Coming up with a solution

It took a while for me to write this post, but I came to a solution a few days after writing my latest post.

Thinking to migrate to Firebase, I started to dig more under the hood of how Firebase was working. I liked the idea to have data retrieved very fast but was curious how it could send a lot of data under 200ms.

Turns out it doesn't. What it does is keeping a connection alive and receiving what the queue has to offer to that current connection. If data comes between two requests, it is queued and sent once the new request is ready.

I tried to implement something similar, and the result was crazy. I could send a "retrieve" request (GET in a RESTful way) that would respond immediately with an ACCEPTED status code, and once the requested data was ready, it would be published on that long-polling request or pending until that request would be open.

Of course, I had to rewrite quite some code, but it reduced the code I had implemented and made me write something that was clearer. Win-win !

After a few days of working on it, I discovered something problematic. You are limited on how many long-polling XHR request you can have in a browser for a given domain. This means that any user wanting to open many tabs will quickly have issues.

That's when I started to dig more into websockets. I was already aware of this while I was researching long-polling, but I had the misconception that it was not as widely available as it is.

It turns out that websocket is ready and working very well on all browsers. Moreover, I'm using Sanic on the backend, which has a very good implementation of websockets. Migrating the long-polling request to websocket was very easy, and the result was impressive.

So, how does it work ?

It's quite simple in the end.

I always try to have my server-side structure following the REST pattern, the best I can. So I did the same, but adding a realtime layer on top of that.

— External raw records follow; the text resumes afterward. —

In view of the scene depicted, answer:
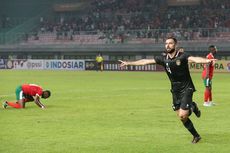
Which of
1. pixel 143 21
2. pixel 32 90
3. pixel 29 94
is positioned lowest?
pixel 29 94

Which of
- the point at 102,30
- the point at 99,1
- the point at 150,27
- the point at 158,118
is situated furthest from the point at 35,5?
the point at 158,118

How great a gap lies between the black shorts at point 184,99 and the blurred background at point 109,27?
49381 millimetres

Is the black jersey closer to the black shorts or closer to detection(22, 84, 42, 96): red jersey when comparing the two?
the black shorts

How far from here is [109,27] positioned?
7300 centimetres

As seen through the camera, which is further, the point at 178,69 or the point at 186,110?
the point at 178,69

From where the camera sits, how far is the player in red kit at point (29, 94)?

Concretely, there is only one command that requires data ; It's GET. The other commonly used commands (PATCH, PUT, POST, DELETE) are actions that needs validation and acknowledgement, so you can't fire-and-forget these.

I've added a custom options on my GET functions that, when enabled, will respond immediately with an ACCEPTED status code, and then continue to work by executing the requested work (listing the users, for instance).

Instead of returning them to the client, the results, fetched one by one for faster processing, are sent to a queue along with a "request identifier".

On the consumer end of the queue, a websocket event is sent to the user with the request ID and the data available. Once all the data has been sent, a "done" event with the request ID is sent to indicate the client the data has been sent.

The functions handling these GET requests and sending the data to the queue is build in a hybrid way : It will send the resulting data one by one to the queue for the websocket, but only if a specific header is present to behave that way (simply, the request-id set by the browser, which will be able to match the responses received by the websocket). If that header is missing, the data is returned as a standard API response in JSON.

Any POST/PUT/PATCH/DELETE requests are synchronous and always respond once the request work has been done, with the updated information (or removed in case of a DELETE). But in parallel, an event is fired to all the websocket connections to notify of any changes.

That way, when a user updates some data, all the other connected users have their data updated in realtime.

Of course, a security layer is added and only the users belonging to the same organization have these updates. This means that an organization won't have access to data from another organization or be notified from their changes.

This solution is close to what Firebase is offering, except that the logic is done on the server side (filtering, ordering, etc) rather than on the client side. But that's just a decision to lower the amount of data the user will handle. Every data received while connected are stored in the memory of the browser and the code listens to any changes (update/delete) and updates them appropriately.

When the user closes the tab and re-open it later, the first connections loads the essential data again and will receive any subsequent changes and apply them.

This is done simply because it would be too complicated to track the database state right before the user closed the tab, and send only the list of changes when they come back. The data sent when re-opening the service is not that much and with current Internet bandwidth, it only takes a few ms to fully load. Moreover, the data loaded is done in the background while the application shows key elements, so when the user access these data, they are already present.

Conclusion

I hope this was interesting. The whole quest of finding an efficient, fast and always-up-to-date interface was quite challenging and made me rethink how we load and access data.

This required me to re-think and re-write how the backend behave, and how the frontend could rely on the browser to speed up the process.

A future iteration of this would be to rely even more on the browser features to store data (IndexedDB for instance) in order to fasten the rendering of the application, but reload everything from the server and update what is needed.

Taking into consideration slow browsers and slow internet connections will be something else to dig into, which gives this project a nice and complex technical thought.